In the code review excerpt below, why does the reviewer consider optimizing the loop worthwhile? Answer in one to three sentences.

▶ _Excerpt_:
[start]
This loop is now 32 times slower (for extended L2 entries).  Do you 
really need to check for an invalid subcluster here, or can we just 
blindly check that all 32 subclusters are NORMAL, and leave handling of 
invalid clusters for the rest of the function after we failed the 
exit-early test?  For that matter, for all but the first and last 
cluster, checking if 32 clusters are NORMAL is a simple 64-bit 
comparison rather than 32 iterations of a loop; and even for the first 
and last cluster, the _RANGE macros in 14/31 work well to mask out which 
bits must be set/cleared.  My guess is that optimizing this loop is 
worthwhile, since overwriting existing data is probably more common than 
allocating new data.
[end]
▶ _Given information_:
[start]
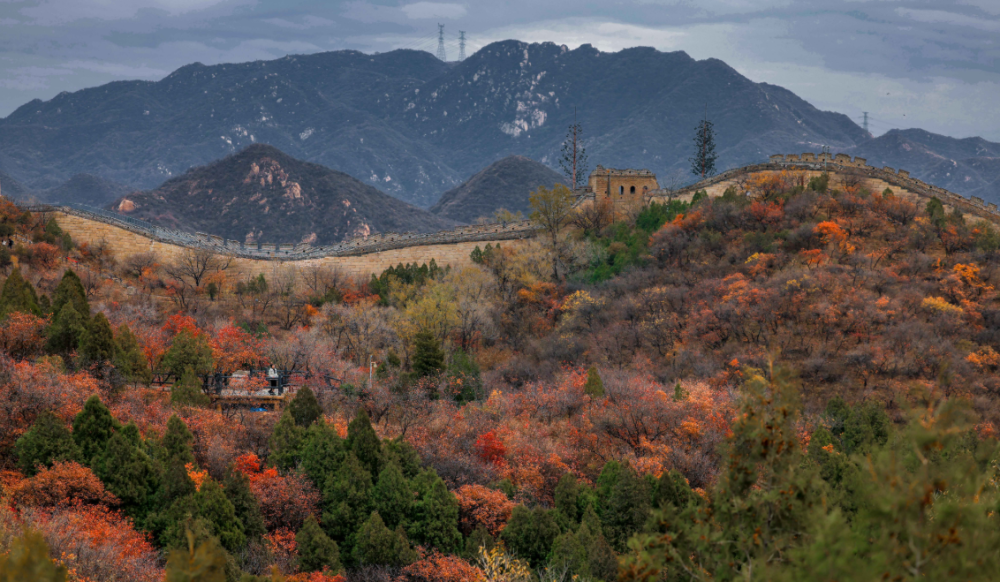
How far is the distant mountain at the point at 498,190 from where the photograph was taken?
[end]
▶ _Right answer_: The reviewer considers it worthwhile because overwriting existing data is probably more common than allocating new data, so this loop runs often. The loop has also become 32 times slower for extended L2 entries.